Revise the book review below by giving it again starting with "My father often" and going on through "no longer exists.", with "Hungary" replaced by "Romania".
Start of Source extract
Reading trumps experience (2006-12-14)
`Between the Woods and the Water' is a delightful travelogue, even though the sites and sounds are long gone. Fermor paints a picture of the life every young man wants to lead - well-funded itinerant travel, nearly effortless sociability, and a seemingly endless nightlife. This is the ultimate "Wish You Were Here" card, well worth the read for anyone interested in travel, history, and tales of pre-war social frivolity in Eastern Europe.
The narrative structure took me by surprise. Almost every region receives a minor academic treatment prior to Fermor's personal tales: history, language, architecture, nature, fun and games, repeat. I found myself skimming past descriptions of birds and trees, but fascinated by the author's insights into the interplay of geography, language development, and regional history. And, of course, it is impossible not to be won over by the author's late nights, fleeting loves, and brief stays with forgotten royalty.
My father often told me that `On the Road' had a profound effect on him as a youth. `Between the Woods and the Water' has a similar effect on me, only later in life. After the reading the story I was offered a brief trip to Hungary which I could not pass up. Far from Fermor's experience, I was greeted with mindless business meetings, post-communism industrial architecture, a robbery, and small-scale street riots. In the end, my disappointment with reality deepened my appreciation of the book - a memorializing tale of a geography and way of life that no longer exists.
Between the Woods and the Water (2006-11-10)
This is the continuation of, "A Time of Gifts." The English youth continues his walk across Europe to Constantinople. He picks up now in Austria, on to Hungary following the Danube valley. I wanted to quit reading this - page after page of allusions to east European history from Roman and pre-Roman times, Hungarian geography, reflections on Slavic languages. Esoterics I cannot appreciate. Still, they lured me and challenged me. These are places and these are people - Magyars and Gypsies - we seldom find in writing. We are introduced just as an era is about to end and everything is to change. It can be a book to go to bed with.
End of Source extract
Start of The data
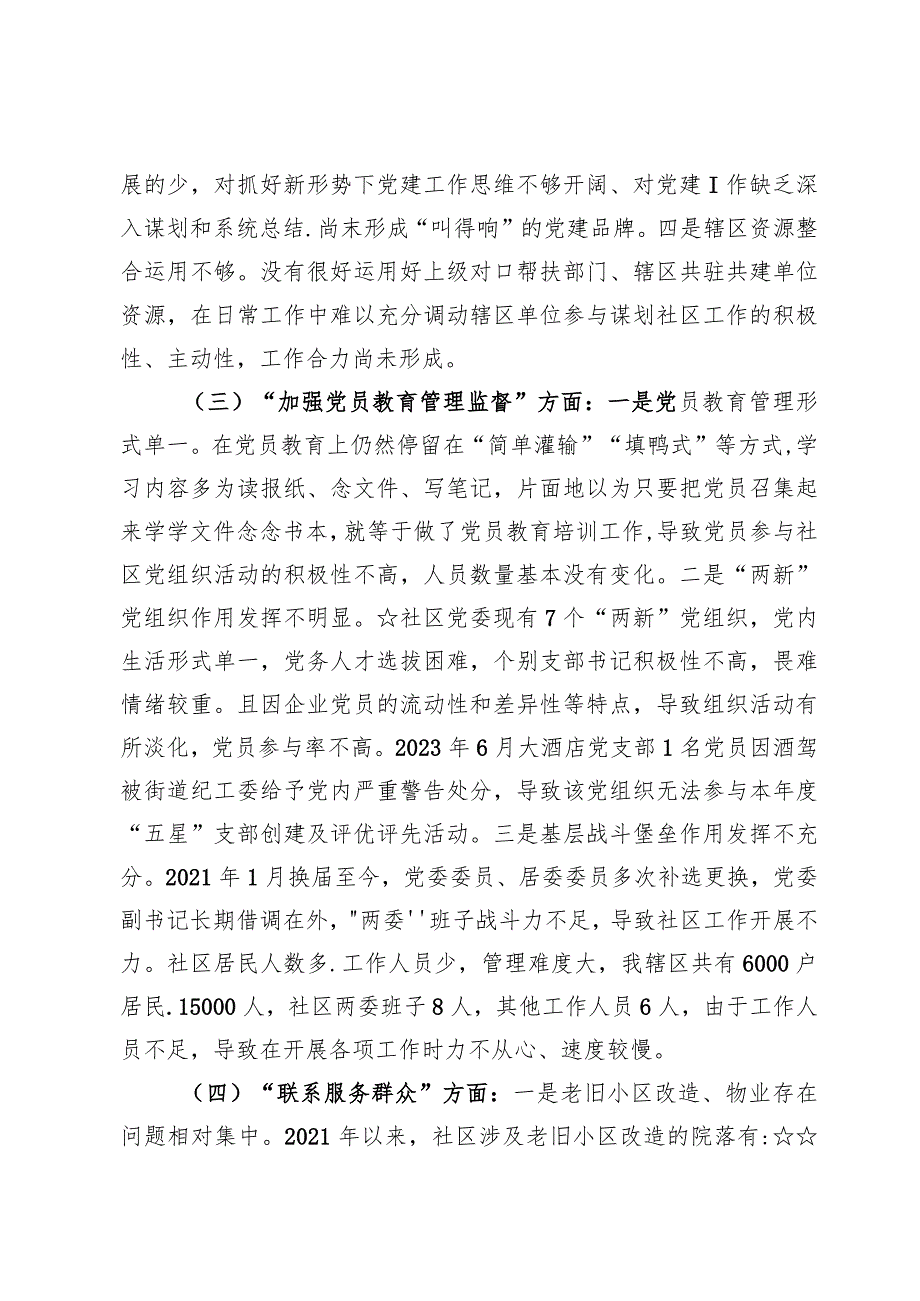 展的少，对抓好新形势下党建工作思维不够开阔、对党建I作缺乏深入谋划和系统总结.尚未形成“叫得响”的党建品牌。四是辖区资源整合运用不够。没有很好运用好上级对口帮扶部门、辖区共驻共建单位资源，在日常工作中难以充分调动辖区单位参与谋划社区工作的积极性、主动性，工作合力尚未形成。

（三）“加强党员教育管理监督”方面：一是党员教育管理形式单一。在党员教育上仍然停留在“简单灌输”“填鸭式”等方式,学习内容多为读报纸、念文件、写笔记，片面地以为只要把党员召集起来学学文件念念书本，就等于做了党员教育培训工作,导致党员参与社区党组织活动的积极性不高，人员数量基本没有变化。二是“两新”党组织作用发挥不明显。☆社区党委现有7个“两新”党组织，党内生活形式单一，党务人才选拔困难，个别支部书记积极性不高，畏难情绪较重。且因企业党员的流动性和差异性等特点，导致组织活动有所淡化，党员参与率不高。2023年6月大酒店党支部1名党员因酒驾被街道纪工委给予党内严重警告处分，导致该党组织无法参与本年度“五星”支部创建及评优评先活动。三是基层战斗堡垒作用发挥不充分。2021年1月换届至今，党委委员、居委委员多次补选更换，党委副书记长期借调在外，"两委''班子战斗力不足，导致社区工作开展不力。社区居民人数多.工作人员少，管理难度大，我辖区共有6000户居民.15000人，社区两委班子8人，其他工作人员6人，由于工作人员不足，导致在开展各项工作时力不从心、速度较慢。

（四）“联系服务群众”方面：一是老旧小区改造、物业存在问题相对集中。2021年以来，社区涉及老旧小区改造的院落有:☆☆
End of The data
Start of The data
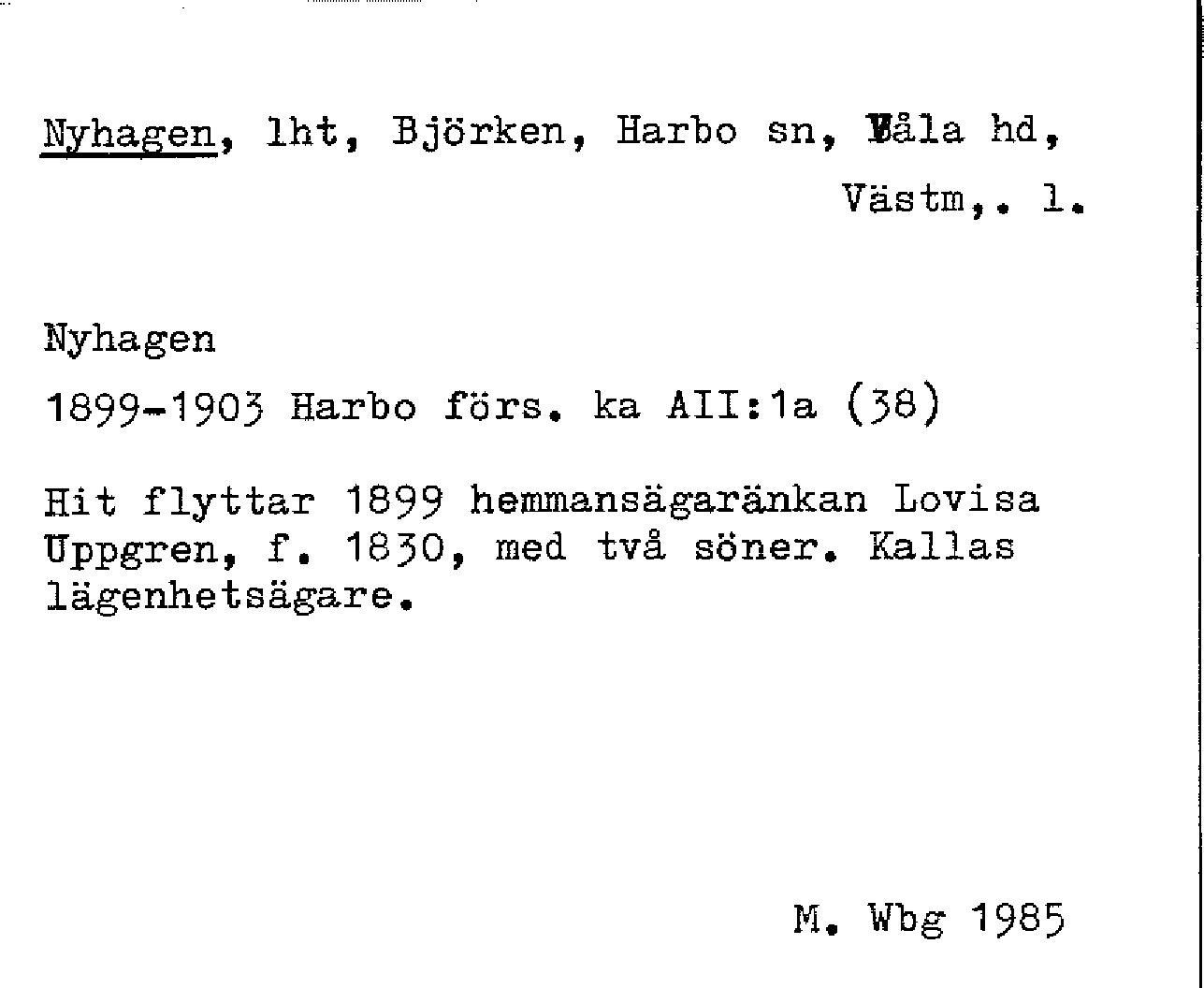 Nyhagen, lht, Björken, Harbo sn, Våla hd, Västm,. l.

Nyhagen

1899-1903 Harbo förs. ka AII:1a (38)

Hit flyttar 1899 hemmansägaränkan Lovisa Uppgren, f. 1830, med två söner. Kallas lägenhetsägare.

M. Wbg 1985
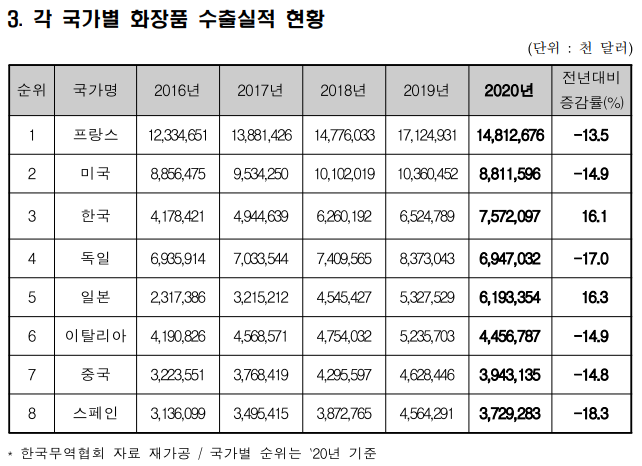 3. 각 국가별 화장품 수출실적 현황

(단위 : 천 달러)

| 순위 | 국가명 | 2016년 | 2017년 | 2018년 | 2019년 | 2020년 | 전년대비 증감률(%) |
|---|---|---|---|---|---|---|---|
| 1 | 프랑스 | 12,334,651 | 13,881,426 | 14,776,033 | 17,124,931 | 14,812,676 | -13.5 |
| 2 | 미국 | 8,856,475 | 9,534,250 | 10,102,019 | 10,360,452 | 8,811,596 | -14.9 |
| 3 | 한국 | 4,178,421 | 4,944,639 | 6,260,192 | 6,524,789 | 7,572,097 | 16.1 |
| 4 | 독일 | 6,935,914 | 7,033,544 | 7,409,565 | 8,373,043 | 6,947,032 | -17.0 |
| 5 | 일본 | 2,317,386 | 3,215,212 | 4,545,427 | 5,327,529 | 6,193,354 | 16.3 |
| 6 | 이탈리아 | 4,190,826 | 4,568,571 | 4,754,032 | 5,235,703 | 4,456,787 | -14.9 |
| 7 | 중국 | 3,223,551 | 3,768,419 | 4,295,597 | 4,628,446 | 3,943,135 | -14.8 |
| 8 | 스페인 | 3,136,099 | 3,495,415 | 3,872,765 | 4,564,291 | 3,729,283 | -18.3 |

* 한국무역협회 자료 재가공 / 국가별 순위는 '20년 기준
End of The data
§ **Answer box**:
My father often told me that `On the Road' had a profound effect on him as a youth. `Between the Woods and the Water' has a similar effect on me, only later in life. After the reading the story I was offered a brief trip to Romania which I could not pass up. Far from Fermor's experience, I was greeted with mindless business meetings, post-communism industrial architecture, a robbery, and small-scale street riots. In the end, my disappointment with reality deepened my appreciation of the book - a memorializing tale of a geography and way of life that no longer exists.